Dataset extract
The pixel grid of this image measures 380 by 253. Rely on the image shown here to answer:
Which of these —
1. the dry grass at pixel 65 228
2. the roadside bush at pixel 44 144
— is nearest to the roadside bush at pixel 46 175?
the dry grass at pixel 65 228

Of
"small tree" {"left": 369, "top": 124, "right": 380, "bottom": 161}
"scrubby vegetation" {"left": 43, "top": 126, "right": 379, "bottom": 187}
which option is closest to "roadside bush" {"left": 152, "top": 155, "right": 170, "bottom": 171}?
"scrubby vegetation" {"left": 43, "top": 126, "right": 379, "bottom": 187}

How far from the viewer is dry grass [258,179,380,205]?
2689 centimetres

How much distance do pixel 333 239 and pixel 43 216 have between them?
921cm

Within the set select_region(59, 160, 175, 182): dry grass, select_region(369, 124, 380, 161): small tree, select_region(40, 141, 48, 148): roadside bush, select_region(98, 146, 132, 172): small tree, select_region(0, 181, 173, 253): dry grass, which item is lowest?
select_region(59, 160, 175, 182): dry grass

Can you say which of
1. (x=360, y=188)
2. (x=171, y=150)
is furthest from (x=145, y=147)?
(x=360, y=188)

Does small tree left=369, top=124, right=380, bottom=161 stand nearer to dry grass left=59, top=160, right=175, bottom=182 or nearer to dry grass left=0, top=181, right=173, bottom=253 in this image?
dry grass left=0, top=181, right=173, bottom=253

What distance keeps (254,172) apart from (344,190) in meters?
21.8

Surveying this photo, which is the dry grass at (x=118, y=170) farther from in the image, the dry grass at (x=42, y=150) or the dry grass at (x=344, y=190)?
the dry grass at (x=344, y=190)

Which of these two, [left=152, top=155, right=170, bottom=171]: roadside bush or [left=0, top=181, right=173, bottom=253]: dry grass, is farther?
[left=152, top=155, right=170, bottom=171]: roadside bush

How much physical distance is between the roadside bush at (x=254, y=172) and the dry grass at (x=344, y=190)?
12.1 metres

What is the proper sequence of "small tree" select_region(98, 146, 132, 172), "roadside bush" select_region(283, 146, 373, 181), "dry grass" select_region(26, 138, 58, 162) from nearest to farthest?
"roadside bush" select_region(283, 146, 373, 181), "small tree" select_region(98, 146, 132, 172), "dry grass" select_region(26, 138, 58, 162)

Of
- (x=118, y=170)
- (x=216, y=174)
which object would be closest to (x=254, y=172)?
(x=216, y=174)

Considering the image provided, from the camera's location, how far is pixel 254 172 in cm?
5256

Task instructions
Reproduce all of the data above, swapping every occurrence of "viewer" for "observer" and leaving everything else unchanged.

Result
The pixel grid of this image measures 380 by 253. Rely on the image shown here to answer:
Which of these —
1. the dry grass at pixel 65 228
2. the roadside bush at pixel 44 144
— is nearest to the roadside bush at pixel 46 175?
the dry grass at pixel 65 228

Of
"small tree" {"left": 369, "top": 124, "right": 380, "bottom": 161}
"scrubby vegetation" {"left": 43, "top": 126, "right": 379, "bottom": 187}
which option is closest to "roadside bush" {"left": 152, "top": 155, "right": 170, "bottom": 171}?
"scrubby vegetation" {"left": 43, "top": 126, "right": 379, "bottom": 187}

How far from the observer is dry grass [258,179,380,205]?
2689 centimetres

How much distance do pixel 333 239 and pixel 43 216 have between them?
921cm

Within the set select_region(59, 160, 175, 182): dry grass, select_region(369, 124, 380, 161): small tree, select_region(40, 141, 48, 148): roadside bush, select_region(98, 146, 132, 172): small tree, select_region(0, 181, 173, 253): dry grass, which item is lowest?
select_region(59, 160, 175, 182): dry grass

Can you say which of
1. (x=360, y=188)
2. (x=171, y=150)
is furthest from (x=145, y=147)?
(x=360, y=188)

Does small tree left=369, top=124, right=380, bottom=161 stand nearer to dry grass left=59, top=160, right=175, bottom=182 or nearer to dry grass left=0, top=181, right=173, bottom=253 in this image?
dry grass left=0, top=181, right=173, bottom=253

What distance keeps (254,172) apart from (344,190) in meters?
21.8

Surveying this photo, which is the dry grass at (x=118, y=170) farther from in the image, the dry grass at (x=42, y=150) or the dry grass at (x=344, y=190)?
the dry grass at (x=344, y=190)

Which of these two, [left=152, top=155, right=170, bottom=171]: roadside bush or [left=0, top=181, right=173, bottom=253]: dry grass, is farther?
[left=152, top=155, right=170, bottom=171]: roadside bush

How much physical distance is between the roadside bush at (x=254, y=172) and the dry grass at (x=344, y=190)?
12.1 metres

What is the proper sequence of "small tree" select_region(98, 146, 132, 172), "roadside bush" select_region(283, 146, 373, 181), "dry grass" select_region(26, 138, 58, 162) from nearest to farthest?
"roadside bush" select_region(283, 146, 373, 181), "small tree" select_region(98, 146, 132, 172), "dry grass" select_region(26, 138, 58, 162)

Of
- (x=118, y=170)
- (x=216, y=174)
which object would be closest to (x=254, y=172)?
(x=216, y=174)

Considering the image provided, from the camera's location, how far is pixel 254 172 in cm?
5256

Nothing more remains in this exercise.